I used to have the same arguments about Jesus having long hair. My Dad responded with one of his classics "Just because Jesus looked like a congolese border guard, doesn't mean you have to!"
(, Tue 19 Apr 2011, 12:12, Reply)
Jesus was a hook nosed Jew with a resplendent Jewfro, anything else is a Byzantine construct

(, Tue 19 Apr 2011, 12:27, Reply)
My Dad used to say that too.
Hold on, no.
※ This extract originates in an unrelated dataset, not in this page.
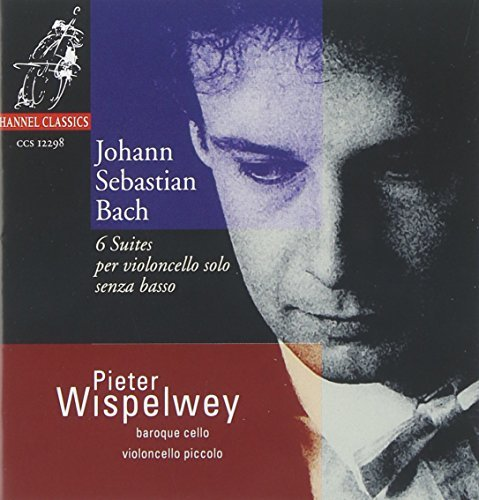 Johann Sebastian Bach Suites For Unaccompanied Cello Wispelwey*pieter (vc)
He said all Catholics were cunts and the Pope was the Head Terrorist.
(, Tue 19 Apr 2011, 12:29, Reply)
Stop harshin on the fucking pope man

(, Tue 19 Apr 2011, 12:34, Reply)
Why so?
So much ammo....
(, Tue 19 Apr 2011, 12:40, Reply)
The Byzantines, considering they were all hairy-backed Bubbles
really should have kept their constructs to themselves.
(, Tue 19 Apr 2011, 12:30, Reply)
terrible racism

(, Tue 19 Apr 2011, 12:34, Reply)
i got dragged to church regularly as a child - fuck knows why, neither of my parents were religious people
the jesus of the "stations of the cross" was resolutely blue-eyed and blond.
(, Tue 19 Apr 2011, 12:30, Reply)
I'm an unmolested* ex-altar server, I RAWK
*I may have repressed memory syndrome or whatever it's called
(, Tue 19 Apr 2011, 12:33, Reply)
You'll find that it's called
"ugly choir boy syndrome"
(, Tue 19 Apr 2011, 12:34, Reply)
HAHA the Jokes on you, I'm sure Pistons used that one before

(, Tue 19 Apr 2011, 12:35, Reply)
I'll never be the man Piston is.
Swipe will confirm that for you.
(, Tue 19 Apr 2011, 12:37, Reply)
Few, if any can measure up to Piston_Broke

(, Tue 19 Apr 2011, 12:39, Reply)
I'm not even a third of a Hood-Butter
who himself was but three-quarters of a Piston.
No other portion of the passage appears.